# Google search for pictures



## SouthFloridaPainter (Jan 27, 2011)

PatsPainting said:


> Are those your real photos? I have seen that one of the guy painting that circle vent thing all over the place.
> 
> Pat


That photo gets around......about 118 results.

http://images.google.com/search?hl=...-HC486X6&prmd=imvns&filter=0&biw=1366&bih=567


----------



## PatsPainting (Mar 4, 2010)

SouthFloridaPainter said:


> That photo gets around......about 118 results.
> 
> http://images.google.com/search?hl=...-HC486X6&prmd=imvns&filter=0&biw=1366&bih=567



That's pretty cool, how did you do that?

Pat


----------



## 6126 (May 9, 2010)

SouthFloridaPainter said:


> That photo gets around......about 118 results.
> 
> http://images.google.com/search?hl=...-HC486X6&prmd=imvns&filter=0&biw=1366&bih=567


 That is too cool. Now I can see where my photos end up :whistling2:


----------



## SouthFloridaPainter (Jan 27, 2011)

I'll show you guys how do it in about 20 minutes. Its easier if I show in a video then to explain it. Let me shoot and upload and you'll see how you can do it.

Be back in a minute......


----------



## SouthFloridaPainter (Jan 27, 2011)

O.k., here it is.

it's too hard to see on youtube, you can watch better here.


----------



## PressurePros (May 6, 2007)

That's actually amazing that Google is storing digital information about every picture. I always figured they were just storing the name and format. I can't even imagine how many terrabytes of storage that requires for every picture on the web. I'm sure they have some type of compression algo that does it quickly. 

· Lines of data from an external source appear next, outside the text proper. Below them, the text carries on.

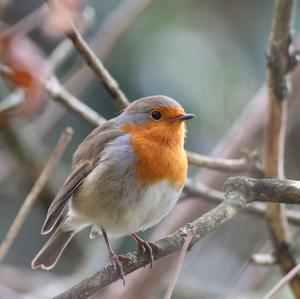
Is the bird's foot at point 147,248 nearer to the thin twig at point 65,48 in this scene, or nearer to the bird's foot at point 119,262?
the bird's foot at point 119,262

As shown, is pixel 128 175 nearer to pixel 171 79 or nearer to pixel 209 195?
pixel 209 195

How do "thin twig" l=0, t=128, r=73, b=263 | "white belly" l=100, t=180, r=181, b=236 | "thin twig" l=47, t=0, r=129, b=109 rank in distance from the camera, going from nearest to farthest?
"thin twig" l=0, t=128, r=73, b=263
"thin twig" l=47, t=0, r=129, b=109
"white belly" l=100, t=180, r=181, b=236

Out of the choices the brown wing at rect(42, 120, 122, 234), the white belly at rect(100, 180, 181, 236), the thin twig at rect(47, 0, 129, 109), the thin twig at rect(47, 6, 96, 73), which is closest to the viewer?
the thin twig at rect(47, 0, 129, 109)

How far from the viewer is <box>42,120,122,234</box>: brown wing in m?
3.25

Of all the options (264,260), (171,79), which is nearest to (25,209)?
(264,260)

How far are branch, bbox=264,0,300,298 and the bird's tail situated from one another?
1.11 meters

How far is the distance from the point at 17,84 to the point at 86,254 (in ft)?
4.55

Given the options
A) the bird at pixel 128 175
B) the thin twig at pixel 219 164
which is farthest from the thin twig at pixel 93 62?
the thin twig at pixel 219 164

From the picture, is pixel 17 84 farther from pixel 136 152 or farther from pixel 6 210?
pixel 6 210

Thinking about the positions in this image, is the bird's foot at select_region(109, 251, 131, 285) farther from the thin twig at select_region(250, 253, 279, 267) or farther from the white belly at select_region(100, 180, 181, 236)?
the thin twig at select_region(250, 253, 279, 267)

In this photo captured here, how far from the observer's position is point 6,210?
17.5 feet

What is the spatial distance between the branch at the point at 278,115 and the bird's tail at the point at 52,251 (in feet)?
3.63

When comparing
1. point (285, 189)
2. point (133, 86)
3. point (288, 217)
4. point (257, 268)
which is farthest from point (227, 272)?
point (285, 189)

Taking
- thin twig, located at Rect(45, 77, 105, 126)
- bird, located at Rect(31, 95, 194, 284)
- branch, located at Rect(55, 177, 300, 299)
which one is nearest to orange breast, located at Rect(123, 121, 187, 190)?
bird, located at Rect(31, 95, 194, 284)
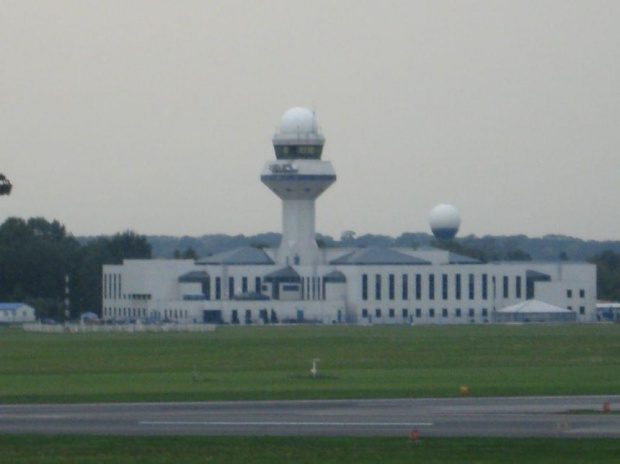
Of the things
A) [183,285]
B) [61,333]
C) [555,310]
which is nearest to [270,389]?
[61,333]

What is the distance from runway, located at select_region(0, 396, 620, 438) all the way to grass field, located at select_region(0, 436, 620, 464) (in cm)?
178

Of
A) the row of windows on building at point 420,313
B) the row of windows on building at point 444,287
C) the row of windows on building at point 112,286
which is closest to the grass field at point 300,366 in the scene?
the row of windows on building at point 420,313

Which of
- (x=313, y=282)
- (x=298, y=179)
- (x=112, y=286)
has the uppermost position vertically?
(x=298, y=179)

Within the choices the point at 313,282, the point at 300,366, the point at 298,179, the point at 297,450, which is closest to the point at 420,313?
the point at 313,282

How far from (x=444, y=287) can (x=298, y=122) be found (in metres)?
27.8

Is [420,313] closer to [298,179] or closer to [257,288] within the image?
[257,288]

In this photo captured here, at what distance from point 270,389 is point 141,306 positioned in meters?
130

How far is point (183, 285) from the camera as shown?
188500mm

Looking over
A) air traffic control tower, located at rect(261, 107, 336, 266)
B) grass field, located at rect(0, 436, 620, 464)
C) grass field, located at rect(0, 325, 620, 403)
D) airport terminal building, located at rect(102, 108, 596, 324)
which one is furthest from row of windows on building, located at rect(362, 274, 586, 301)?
grass field, located at rect(0, 436, 620, 464)

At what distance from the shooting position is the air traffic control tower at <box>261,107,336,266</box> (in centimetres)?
18912

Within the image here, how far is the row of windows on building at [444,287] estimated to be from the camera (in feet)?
600

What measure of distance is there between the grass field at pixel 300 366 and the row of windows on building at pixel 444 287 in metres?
56.3

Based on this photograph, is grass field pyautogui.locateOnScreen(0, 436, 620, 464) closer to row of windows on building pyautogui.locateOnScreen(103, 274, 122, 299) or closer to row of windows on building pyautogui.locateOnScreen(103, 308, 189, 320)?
row of windows on building pyautogui.locateOnScreen(103, 308, 189, 320)

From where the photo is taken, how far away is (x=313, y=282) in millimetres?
184375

Great info and a good way to see if someone is stealing your pictures versus just using Copyscape to check for text lifting.


----------



## y.painting (Jul 19, 2009)

SouthFloridaPainter said:


> That photo gets around......about 118 results.


That's because that photo is a stock image that is sold for anyone to freely use once they pay for the license - http://www.istockphoto.com/stock-photo-1614285-painter-working-at-roofline.php?st=9cea1e8


----------



## Seattlepainting (Jun 8, 2010)

y.painting said:


> That's because that photo is a stock image that is sold for anyone to freely use once they pay for the license - http://www.istockphoto.com/stock-photo-1614285-painter-working-at-roofline.php?st=9cea1e8


I thought that was my job!!!JK


----------



## sagebrush123 (Mar 11, 2011)

holy ....

technology blows my mind. eventually, we are all going maybe/atleast 6 feet under and what are we gonna do with all this information and stuff we accumulate along the way. 
never heard of terrabytes. 

hope everyone is well at the forum, looking forward to T-day.


----------



## Colour Republic (Aug 20, 2010)

Surprised you guys had never heard of this before??

There is in fact a quicker way

If you see a picture you'd like to search.

Open a new tab and open google image search.

Now go back to the tap with the image, right click on the image and drag it across to the new tab and drop it into the google search bar.

Hey presto.

So you can drag and drop rather than copy and paste 


It's an excellent way to find out who is stealing you pictures and passing your work off as their own.


----------



## SouthFloridaPainter (Jan 27, 2011)

Cool, I didn't know about the drag and drop.

I think I shaved off a second with that move.

Thanks


----------



## SouthFloridaPainter (Jan 27, 2011)

y.painting said:


> That's because that photo is a stock image that is sold for anyone to freely use once they pay for the license......http://www.istockphoto.com/stock-photo-1614285-painter-working-at-roofline.php?st=9cea1e8



Your right, and I was going to mention in a new thread about this, but this thread got pasted from another thread.

I'll take a wild guess and say that the majority did not purchase a license.


----------